▸ Given instruction: Please return the rows below line for line, unchanged, and leave the pictures out.

-------- Data in this exercise --------

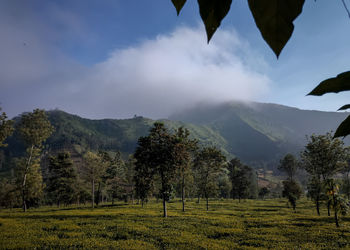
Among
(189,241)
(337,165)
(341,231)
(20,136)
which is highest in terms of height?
(20,136)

--------

▸ Exercise output:
Among
(189,241)
(337,165)
(341,231)
(20,136)
which is highest in terms of height?
(20,136)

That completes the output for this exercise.